/paper-MPL-inference

Primary LanguageShellCreative Commons Zero v1.0 UniversalCC0-1.0

Overview

This repository contains data and scripts for reproducing the results accompanying the manuscript

Fitness inference from complex evolutionary histories with genetic linkage

Muhammad S. Sohail1,*, Raymond H. Y. Louie1-4,*, Matthew R. McKay1,5,# and John P. Barton6,#

1 Department of Electronic and Computer Engineering, Hong Kong University of Science and Technology
2 Institute for Advanced Study, Hong Kong University of Science and Technology
3 Kirby Institute, University of New South Wales
4 School of Medical Sciences, University of New South Wales
5 Department of Chemical and Biological Engineering, Hong Kong University of Science and Technology
6 Department of Physics and Astronomy, University of California, Riverside
* Equal contributions
# correspondence to m.mckay@ust.hk and jpbarton@pitt.edu

Contents

Scripts for generating and analyzing the simulation data can be found in the simulation-analysis.ipynb notebook, and references therein. Scripts for processing and analyzing the HIV-1 data are contained in the HIV-analysis.ipynb notebook. Finally, scripts for analysis and figures contained in the manuscript are located in the figures.ipynb notebook.

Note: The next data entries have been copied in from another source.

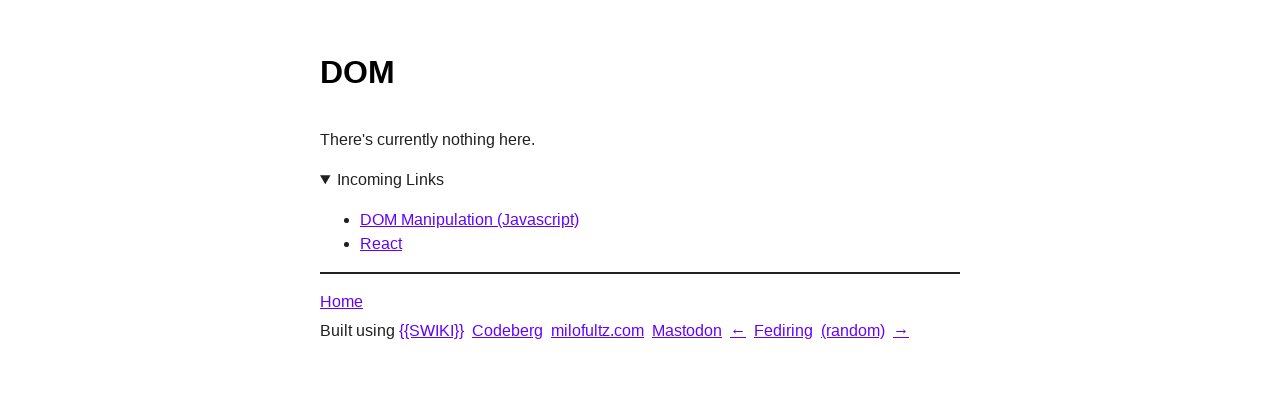

--- FILE ---
content_type: text/html; charset=UTF-8
request_url: https://tinybrain.fans/dom.html
body_size: 576
content:
<!DOCTYPE html><html lang="en"><head><meta charset="UTF-8" /><meta name="viewport" content="width=device-width, initial-scale=1" /><meta http-equiv="X-UA-Compatible" content="ie=edge" /><meta name="description" content="" /><!-- Bing --><meta name="msvalidate.01" content="45CBBE1BD8265A2217DFDA630EB8F84A" /><title>Tiny Brain Fans - DOM</title><link rel="stylesheet" href="tinystyle.css" /><link rel="stylesheet" href="prism.css" /></head><body class="theme">
<main id="main"><article id="content"><h1 id="title">DOM</h1><p>There's currently nothing here.</p>
<section id="incoming"><details open><summary>Incoming Links</summary><ul><li><a href="dom-manipulation-javascript.html">DOM Manipulation (Javascript)</a></li><li><a href="react.html">React</a></li></ul></details></section></article></main><footer><nav><p><a href="index.html">Home</a></p><ul><li>
Built using
<a href="http://codeberg.org/stringbone/swiki" rel="noopener"
>{{SWIKI}}</a
></li><li><a href="http://codeberg.org/stringbone/" rel="noopener"
>Codeberg</a
></li><li><a href="http://milofultz.com/" rel="noopener">milofultz.com</a></li><li><a href="https://merveilles.town/@milofultz" rel="me noopener"
>Mastodon</a
></li><li><a href="https://fediring.net/previous?host=milofultz.com">←</a>
&nbsp;<a href="https://fediring.net/">Fediring</a>
&nbsp;<a href="https://fediring.net/random">(random)</a>
&nbsp;<a href="https://fediring.net/next?host=milofultz.com">→</a></li></ul></nav></footer><script src="prism.js"></script></body></html>


--- FILE ---
content_type: text/css
request_url: https://tinybrain.fans/tinystyle.css
body_size: 606
content:
* {
  --B: #000;
  --b: #202020;

  --W: #fff;
  --w: #d0d0d0;

  --ld: #6200ff;
  --ll: #ee0;
  --lvd: #9200b7;
  --lvl: #07e800;

  --cd: #2d2d2d;
  --cl: #ccc;

  --c: var(--cl);
  --cbg: var(--cd);
  --bg: var(--W);
  --hd: var(--B);
  --t: var(--b);
  --l: var(--ld);
  --lv: var(--lvd);
}

@media (prefers-color-scheme: dark) {
  * {
    --c: var(--cl);
    --cbg: var(--cd);
    --bg: var(--B);
    --hd: var(--W);
    --t: var(--w);
    --l: var(--ll);
    --lv: var(--lvl);
  }
}

body {
  background: var(--bg);
  color: var(--t);
  font: 1rem/1.5 sans-serif;
  margin: auto;
  max-width: 40rem;
  padding: 1rem;
}

h1,
h2,
h3,
h4,
h5,
h6 {
  color: var(--hd);
  margin: 2em 0 1em;
}

h1 {
  font-size: 2rem;
  margin-top: 1em;
}

a {
  color: var(--l);
}
a:visited {
  color: var(--lv);
  text-decoration-color: var(--l);
}
a[target="_blank"]::after {
  content: "\2197";
  font-size: 0.66em;
  vertical-align: super;
}

blockquote {
  border-left: 1px solid currentColor;
  font-style: italic;
  padding-left: 0.5rem;
}

pre {
  background: var(--cbg);
  border: 0.125rem solid var(--t);
  padding: 1em;
  margin: 0.5em 0;
  white-space: pre-wrap;
}
pre code {
  padding: 0;
}

code {
  background: var(--cbg);
  color: var(--c);
  padding: 0 0.25rem;
}

table {
  border-collapse: collapse;
}
tr,
th,
td {
  border: 1px solid var(--t);
}
th,
td {
  padding: 0.5rem;
  text-align: left;
}

footer {
  border-top: 0.125rem solid var(--t);
  margin-top: 1rem;
}

nav {
  margin-top: 1rem;
}
nav > * {
  margin: 0.3rem 0.5rem 0.3rem 0;
}

nav > ul {
  list-style-type: none;
  padding: 0;
}

nav > ul > li {
  display: inline-block;
}
nav > ul > li + li {
  margin-left: 0.5rem;
}

/* Spoilers */

spoiler {
  display: block;
  position: relative;
}
spoiler::after {
  background: #000;
  bottom: -0.1rem;
  content: " ";
  left: -0.25rem;
  opacity: 1;
  position: absolute;
  right: -0.25rem;
  top: -0.1rem;
  visibility: visible;
}
spoiler:hover::after,
spoiler:focus::after {
  opacity: 0;
  visibility: hidden;
}
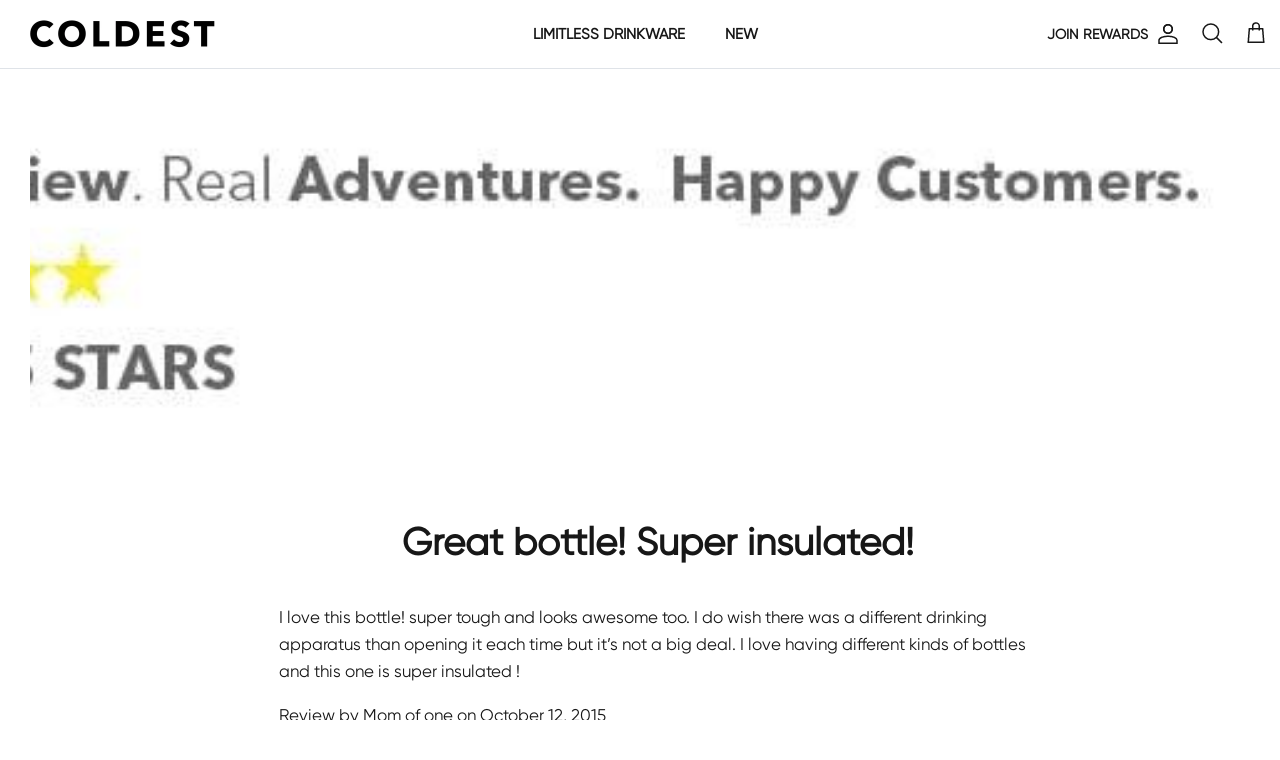

--- FILE ---
content_type: text/css
request_url: https://cdn.boostcommerce.io/widget-integration/theme/customization/coldest-6011.myshopify.com/PAkNE9SNv0/customization-1760523054266.css
body_size: 540
content:
/*********************** Custom css for Boost AI Search & Discovery  ************************/
.boost-sd__header-main-2 .boost-sd__header-image img {
    position: relative;
    width: 100%;
    border-radius: 12px;
    object-fit: cover;
    height: 400px;
}

.boost-sd__collection-header  {
    margin: 0 -25px 50px;
}

.boost-sd__header-main-2 .boost-sd__header-image--medium {
    height: auto;
}

a.boost-sd__breadcrumb-link {
    font: inherit;
    font-size: 14px;
    color: #171717;
}

div.boost-sd__breadcrumb-link {
    font-family: 'Circular_Std_Font' !important;
    color: #000 !important;
    font-size: 14px !important;
}

.boost-sd__breadcrumb-link:before {
    content: "/";
    border-right: none !important;
    border-bottom: none !important;
    top: 0;
    transform: none;
    
}

.boost-sd__header-main-2-content--relative {
 background-color: transparent;
}

.boost-sd__header-description {
    font-size: 16px;
    max-width: 600px;
    font-family: 'Circular_Std_Font';
}

.boost-sd__header-main .boost-sd__header-main-content h1 {
    font-size: 36px;
    font-weight: 700;
    line-height: normal;
    color: #000;
    margin-bottom: 10px;
}

@media screen and (max-width: 480px) {
    .boost-sd__header-main-2 .boost-sd__header-image--medium {
        display: none;
    }
}

@media only screen and (max-width: 600px) {
    .boost-sd__collection-header  {
        margin: 0 -16px;
    }
}

.boost-sd__product-title div:nth-child(2) {
    display: unset !important;
}


.boost-sd__product-info {
  display: flex !important;          /* use flex layout */
  flex-direction: column !important; 
  gap: 6px;                         /* spacing */
}

.boost-sd__product-title,
.boost-sd__product-rating,
.boost-sd__product-price {
  display: block !important;        
  width: 100% !important;           
  clear: both !important;       
}

.oke-sr-label-text {
    display: none !important;
}

@media only screen and (min-width: 600px) {
    .boost-sd__product-list .boost-sd__product-item .boost-sd__product-info .boost-sd__product-rating .okeReviews.oke-sr>div {
        display: flex;
        flex-direction: unset !important;
    }
    /* .boost-sd__product-list .boost-sd__product-item .boost-sd__product-info .boost-sd__product-price {
         top: 21px !important; 
    } */
    /* .boost-sd__product-price-content{
       display: grid !important;
    } */
    .boost-sd__product-price-content{
       display: unset !important
    }
}


body.modal-open-cart {
    overflow: inherit;
}
body.modal-open-cart #boost-sd__modal-cart {
    display: none;
}

.boost-sd__product-item .boost-sd__button {
    height: 40px !important;
    border-radius: 22px;
    font-weight: 800;
    background-color: #000;

}

.boost-sd__button--select-option, .boost-sd__button--add-to-cart {
    width: 340px !important;
    font-size: 11px !important;
    font-family: "Font-1744049151741" !important;
}

.boost-sd__product-info-wrapper {
    height: 76px;
}

.boost-sd__product-item .boost-sd__button:hover {
        background: #c16452;
        border-color: #c16452;
}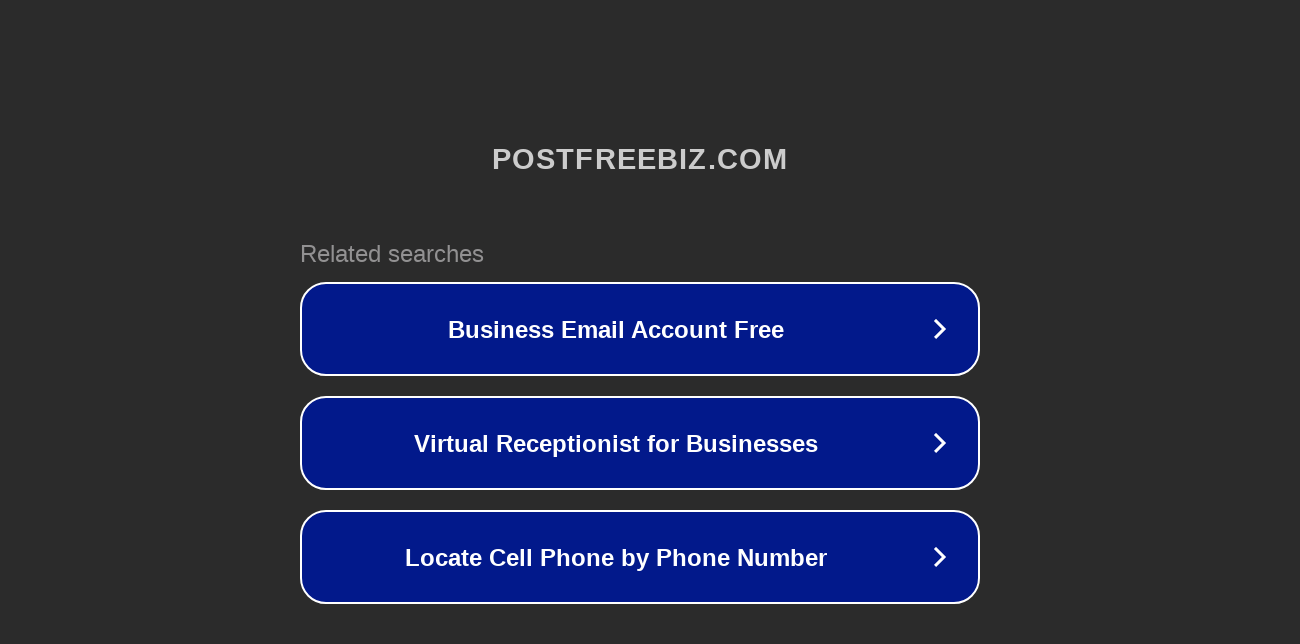

--- FILE ---
content_type: text/html; charset=utf-8
request_url: https://postfreebiz.com/tag/zuowen/%7B(%7Btcb_post_the_permalink
body_size: 1106
content:
<!doctype html>
<html data-adblockkey="MFwwDQYJKoZIhvcNAQEBBQADSwAwSAJBANDrp2lz7AOmADaN8tA50LsWcjLFyQFcb/P2Txc58oYOeILb3vBw7J6f4pamkAQVSQuqYsKx3YzdUHCvbVZvFUsCAwEAAQ==_Tk5GMOv9gIV5C6w2MnNPbUtqKWZe94ciLwf1FG8NZm6n7tDZ3ugnDrz3mW4u4vrYvEYGdw2nBEOXpbR+le/1cw==" lang="en" style="background: #2B2B2B;">
<head>
    <meta charset="utf-8">
    <meta name="viewport" content="width=device-width, initial-scale=1">
    <link rel="icon" href="[data-uri]">
    <link rel="preconnect" href="https://www.google.com" crossorigin>
</head>
<body>
<div id="target" style="opacity: 0"></div>
<script>window.park = "[base64]";</script>
<script src="/bGSkSODzJ.js"></script>
</body>
</html>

Due to the large size and number of some files generated by simulations and by the interim analysis of HIV-1 data, some data has been stored in a compressed format using Zenodo. To access the full set of data, navigate to the Zenodo record. Then download and extract the contents of the archives src-MPL-HIV.tar.gz, src-wfsim-data.tar.gz, and src-Matlab-data.tar.gz into the folders src/MPL/HIV, src/wfsim/data, and src/Matlab, respectively.

MPL

This repository includes code for inferring selection coefficients from temporal genetic data using the marginal path likelihood (MPL) method. Code implementing MPL in C++ is located in the src/MPL directory.

Software dependencies

MPL makes use of C++11 and the GNU Scientific Library. The code has been tested using GSL version 2.6. Compiling MPL should require a few seconds on a typical desktop computer.

Demonstration

The shell script src/MPL/run-test.sh will compile and run MPL on an example set of simulation data (see Figure 1 in the manuscript). Estimated selection coefficients are stored in src/MPL/test/example_0_T400_ns1000_dt1_MPL.dat. This file should match the file of the same name in the src/MPL/out directory. Running this demonstration should require a few seconds on a typical desktop computer.

License

This repository is dual licensed as GPL-3.0 (source code) and CC0 1.0 (figures, documentation, and our presentation of the data).